A declaração foi feita nesta quarta-feira (5), durante entrevista ao Meteoro Brasil e ao podcast Os Três Elementos. Lula afirmou que a decisão foi desnecessária e cobrou respeito ao Brasil.
“Uma atitude irresponsável, impensada”, declarou o presidente ao comentar o episódio.
Entenda a revogação do visto da embaixadora brasileira
O governo dos Estados Unidos atribuiu a medida à demora do Brasil em aprovar a indicação de Daniel Perez para comandar a embaixada norte-americana em Brasília.
Autoridades americanas também mencionaram a negativa de vistos a dois diplomatas dos Estados Unidos. O governo brasileiro contesta as alegações e afirma que os procedimentos diplomáticos seguem as regras adotadas internacionalmente.
A análise da indicação de um embaixador envolve o chamado agrément. Trata-se da aprovação prévia concedida pelo país que receberá o representante diplomático.
A revogação do visto não significa que Maria Luiza Viotti foi expulsa. Ela poderá permanecer nos Estados Unidos, mas precisará solicitar outro documento caso deixe o país e queira retornar.
Lula cobra respeito dos Estados Unidos
Durante a entrevista, Lula afirmou que o Brasil não tem obrigação de seguir um calendário definido unilateralmente pelo governo americano.
O presidente também criticou o período em que a embaixada dos Estados Unidos no Brasil permaneceu sem um titular indicado por Washington.
“Queremos ser tratados com respeito”, afirmou.
A decisão amplia a tensão diplomática entre os dois países.
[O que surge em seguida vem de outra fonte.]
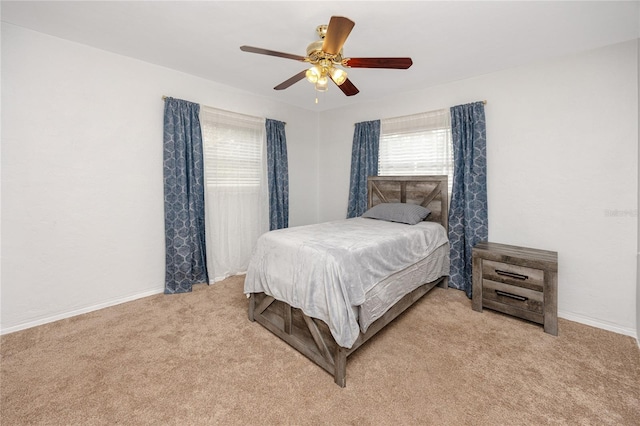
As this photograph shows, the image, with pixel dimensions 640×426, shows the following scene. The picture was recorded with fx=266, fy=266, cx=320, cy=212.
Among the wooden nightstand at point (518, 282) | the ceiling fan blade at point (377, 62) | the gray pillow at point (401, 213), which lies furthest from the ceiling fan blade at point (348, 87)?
the wooden nightstand at point (518, 282)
O Brasil sustenta que a análise da indicação segue procedimentos regulares, enquanto o governo Trump considera a demora injustificada.
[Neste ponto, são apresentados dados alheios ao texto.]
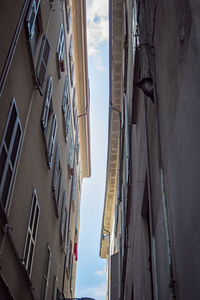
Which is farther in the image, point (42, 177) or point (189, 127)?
point (42, 177)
Presidente fala sobre as eleições de outubro
Luiz Inácio Lula da Silva também afirmou que o Brasil reagirá a qualquer tentativa de interferência estrangeira nas eleições marcadas para outubro.
Segundo o presidente, o país está preparado para enfrentar iniciativas externas que possam afetar o processo eleitoral brasileiro.